## TASK ITEM
Each entry should be restated word for word, with all pictures left out.

## Saved data entries
————————
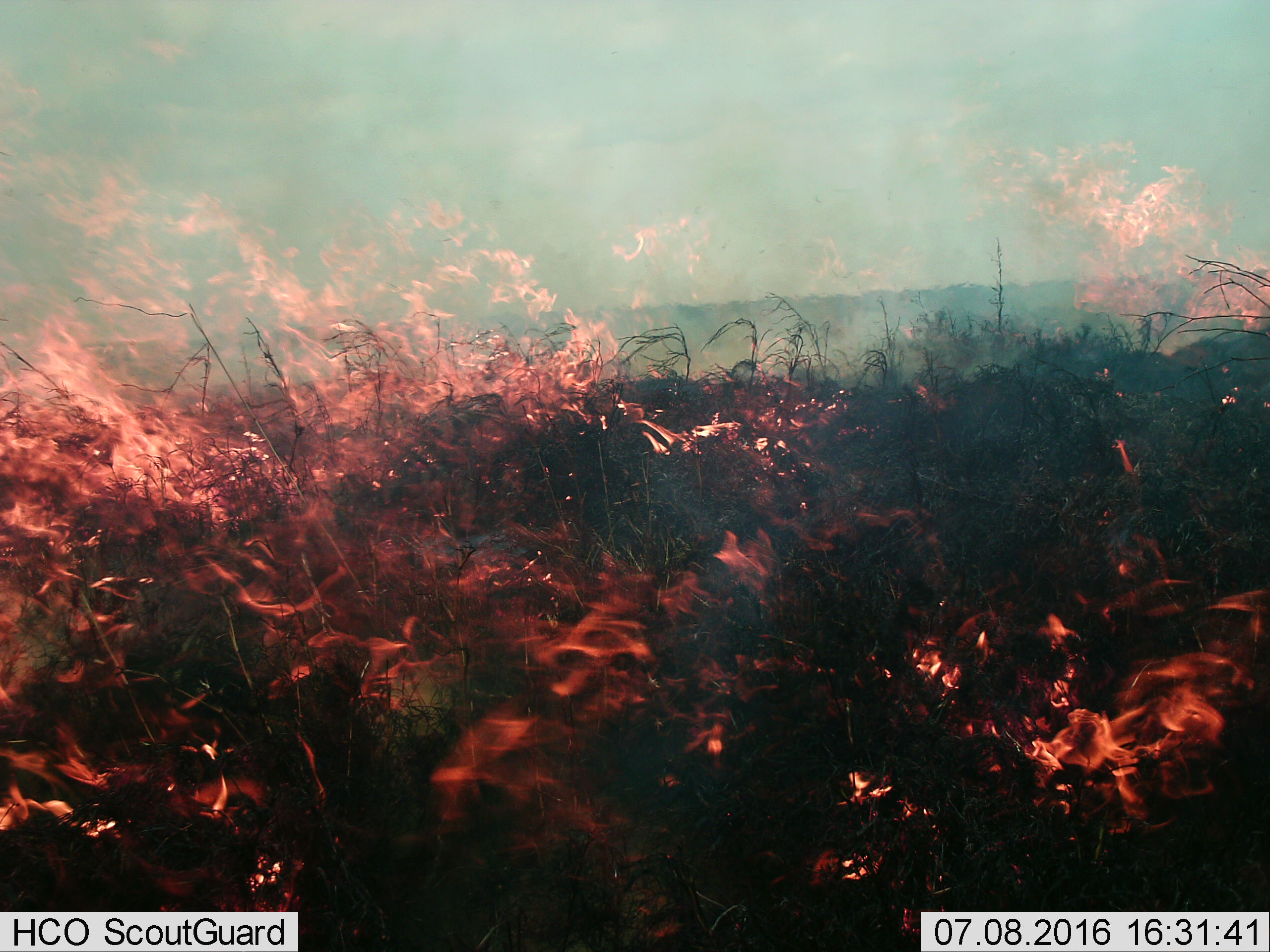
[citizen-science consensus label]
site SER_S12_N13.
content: unidentified animal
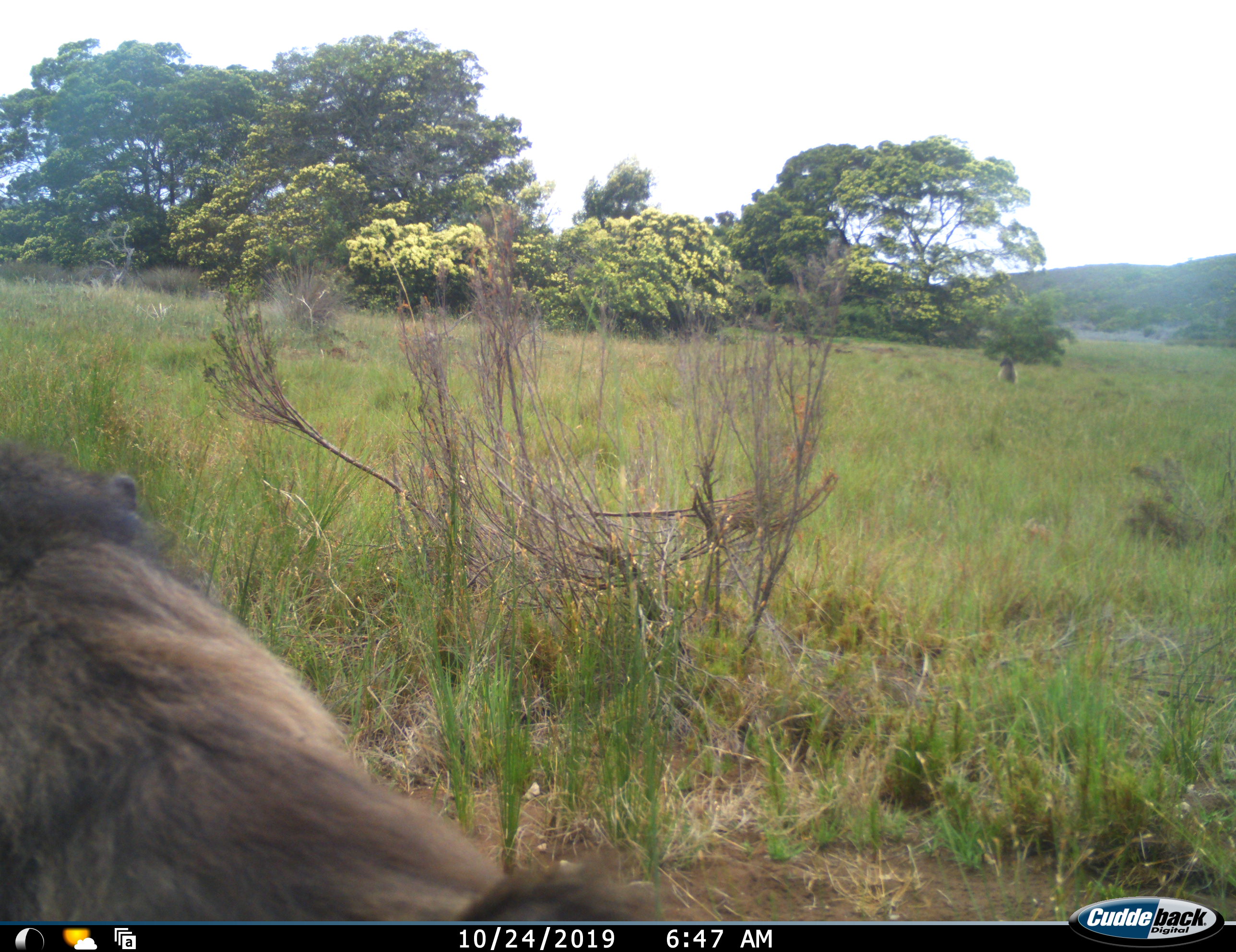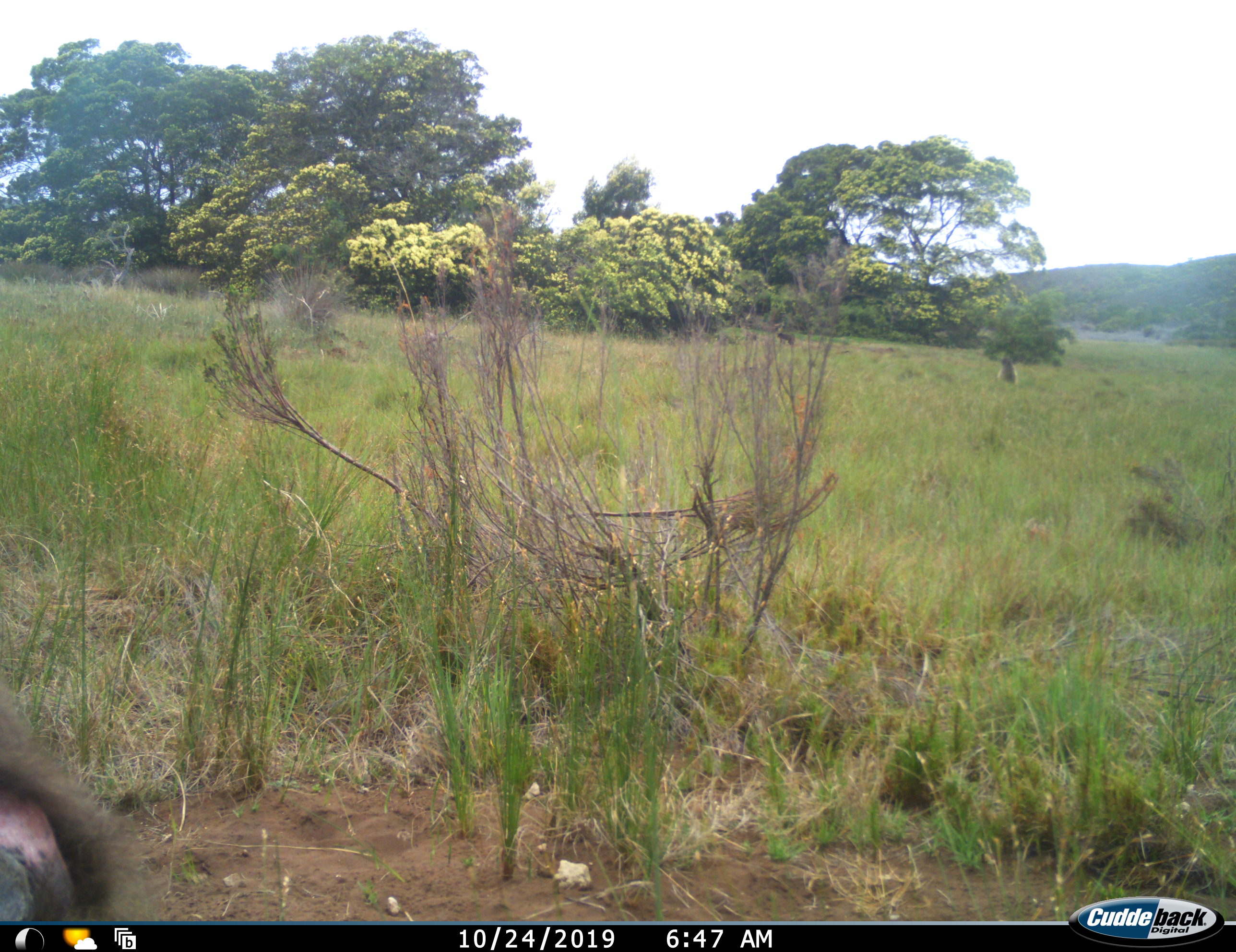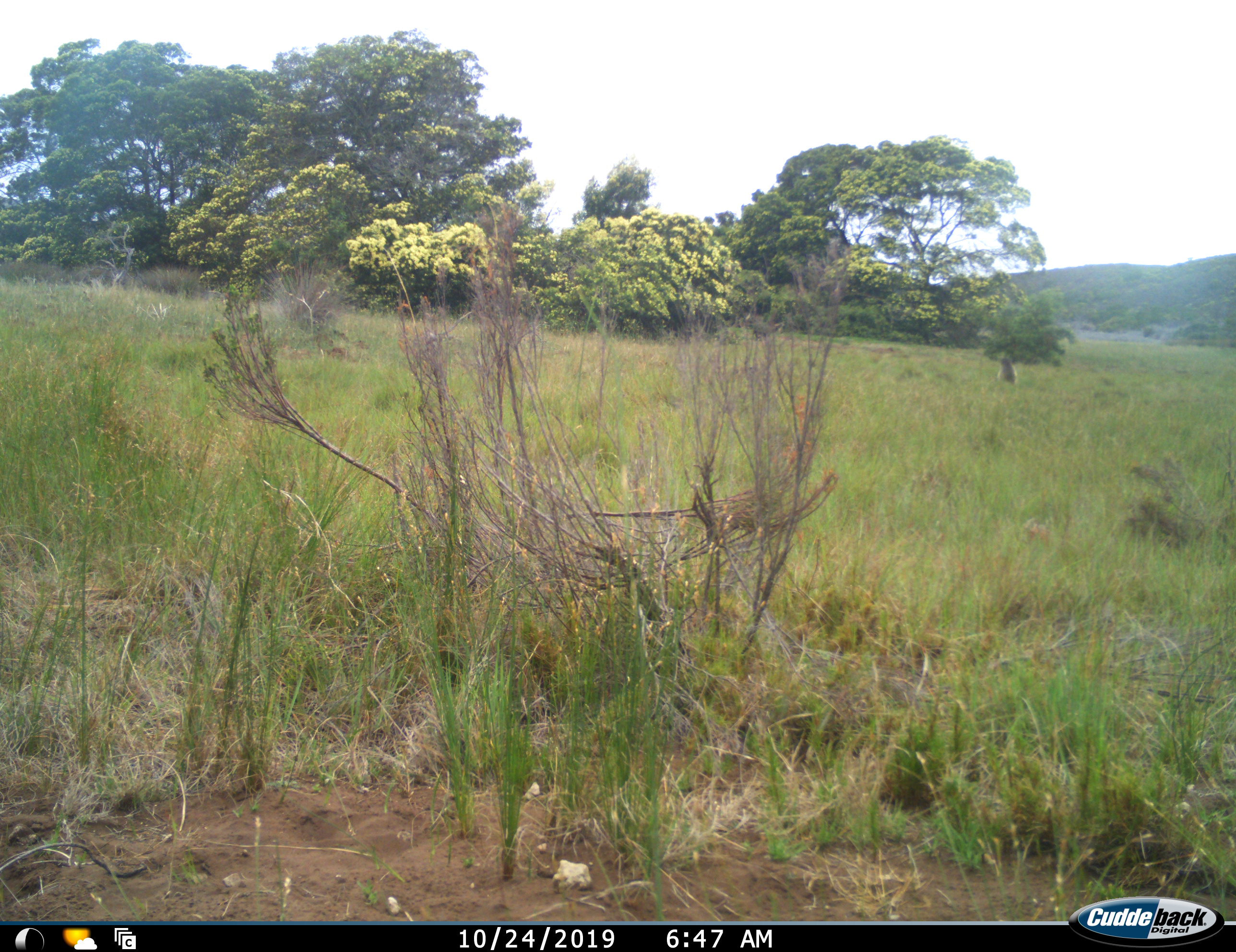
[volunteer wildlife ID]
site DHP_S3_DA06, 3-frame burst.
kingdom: Animalia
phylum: Chordata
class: Mammalia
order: Primates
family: Cercopithecidae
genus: Papio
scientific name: Papio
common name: baboon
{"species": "baboon (Papio)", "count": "4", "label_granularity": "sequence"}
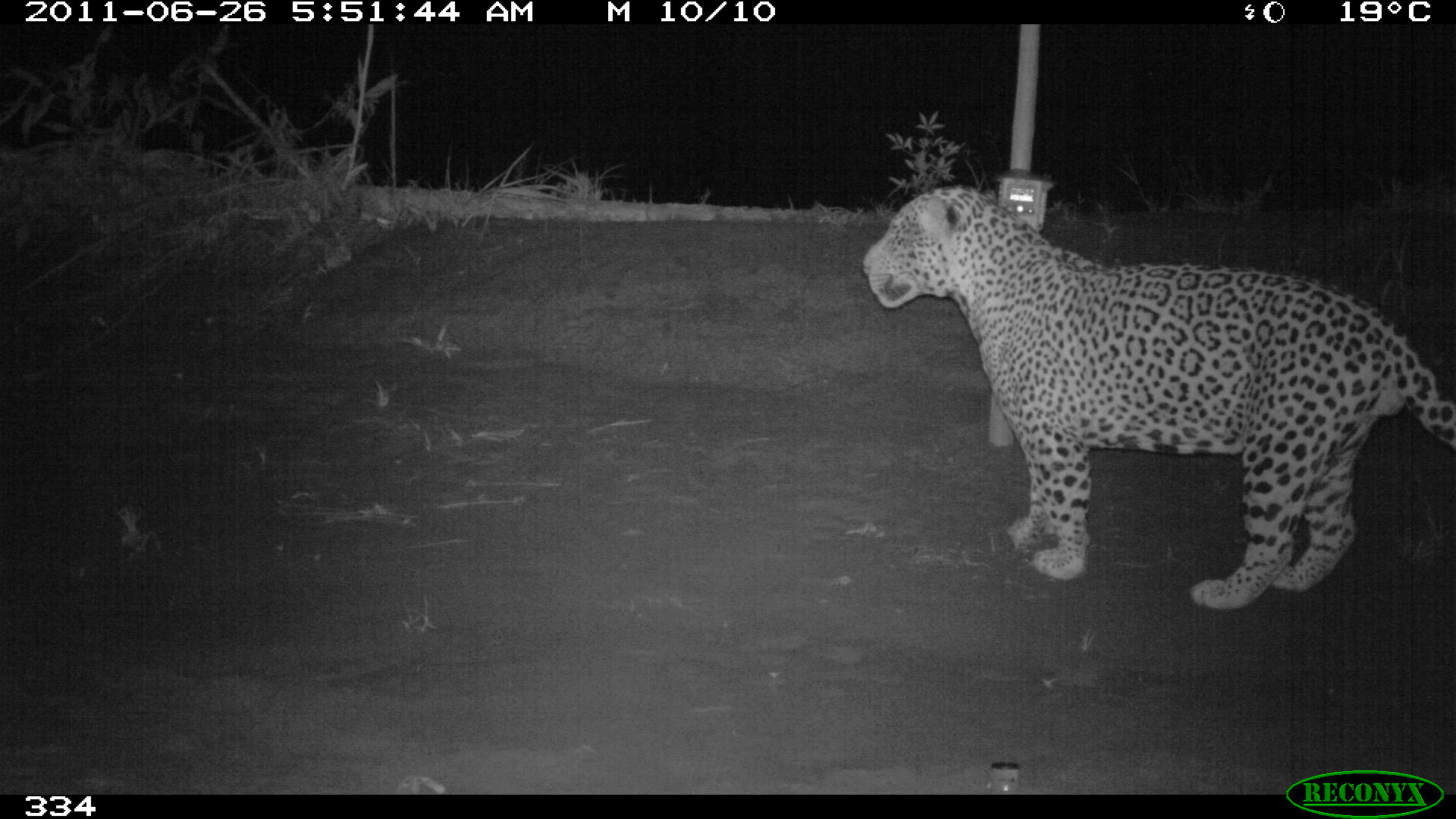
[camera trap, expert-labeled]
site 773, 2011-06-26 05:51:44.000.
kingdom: Animalia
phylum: Chordata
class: Mammalia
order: Carnivora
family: Felidae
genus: Panthera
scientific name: Panthera onca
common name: jaguar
Panthera onca (jaguar).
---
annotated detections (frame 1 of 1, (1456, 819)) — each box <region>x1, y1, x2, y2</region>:
panthera onca: <region>864, 183, 1456, 611</region>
————————
## SOLUTION FOR THIS TASK
[citizen-science consensus label]
site SER_S12_N13.
content: unidentified animal
[volunteer wildlife ID]
site DHP_S3_DA06, 3-frame burst.
kingdom: Animalia
phylum: Chordata
class: Mammalia
order: Primates
family: Cercopithecidae
genus: Papio
scientific name: Papio
common name: baboon
{"species": "baboon (Papio)", "count": "4", "label_granularity": "sequence"}
[camera trap, expert-labeled]
site 773, 2011-06-26 05:51:44.000.
kingdom: Animalia
phylum: Chordata
class: Mammalia
order: Carnivora
family: Felidae
genus: Panthera
scientific name: Panthera onca
common name: jaguar
Panthera onca (jaguar).
---
annotated detections (frame 1 of 1, (1456, 819)) — each box <region>x1, y1, x2, y2</region>:
panthera onca: <region>864, 183, 1456, 611</region>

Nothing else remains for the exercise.